> Task directions
What you return should match the listing exactly, minus its images.

> Material for the task
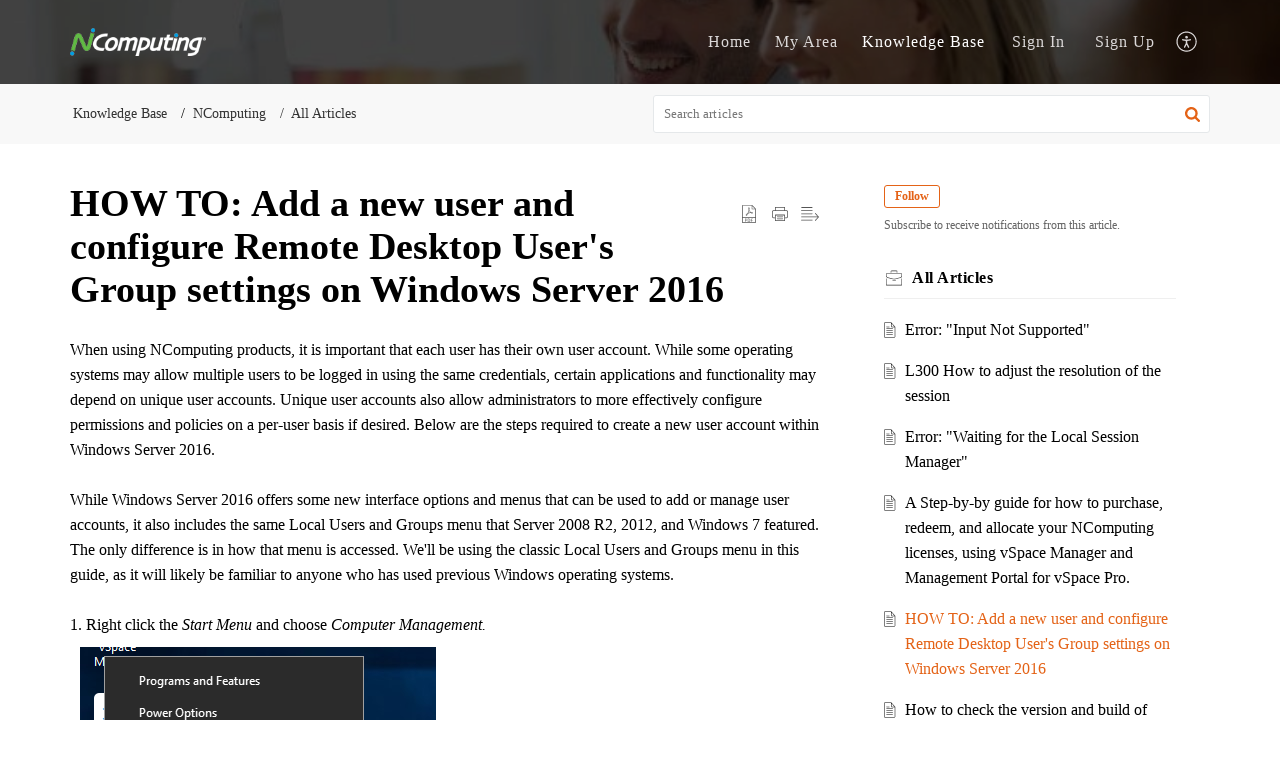

--- FILE ---
content_type: text/plain
request_url: https://www.google-analytics.com/j/collect?v=1&_v=j102&a=1636532545&t=pageview&_s=1&dl=https%3A%2F%2Fsupport.ncomputing.com%2Fportal%2Fen%2Fkb%2Farticles%2Fhow-to-add-a-new-user-and-configure-remote-desktop-user-s-group-settings-on-windows-server-2016&ul=en-us%40posix&dt=HOW%20TO%3A%20Add%20a%20new%20user%20and%20configure%20Remote%20Desktop%20User%27s%20Group%20settings%20on%20Windows%20Server%202016&sr=1280x720&vp=1280x720&_u=IEBAAEABAAAAACAAI~&jid=1453873446&gjid=142530943&cid=1636335655.1768933035&tid=UA-77259183-1&_gid=549264510.1768933035&_r=1&_slc=1&z=268054194
body_size: -452
content:
2,cG-GPSP2CZE7H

> Reply
--- FILE ---
content_type: text/plain
request_url: https://www.google-analytics.com/j/collect?v=1&_v=j102&a=1636532545&t=pageview&_s=1&dl=https%3A%2F%2Fsupport.ncomputing.com%2Fportal%2Fen%2Fkb%2Farticles%2Fhow-to-add-a-new-user-and-configure-remote-desktop-user-s-group-settings-on-windows-server-2016&ul=en-us%40posix&dt=HOW%20TO%3A%20Add%20a%20new%20user%20and%20configure%20Remote%20Desktop%20User%27s%20Group%20settings%20on%20Windows%20Server%202016&sr=1280x720&vp=1280x720&_u=IEBAAEABAAAAACAAI~&jid=1453873446&gjid=142530943&cid=1636335655.1768933035&tid=UA-77259183-1&_gid=549264510.1768933035&_r=1&_slc=1&z=268054194
body_size: -452
content:
2,cG-GPSP2CZE7H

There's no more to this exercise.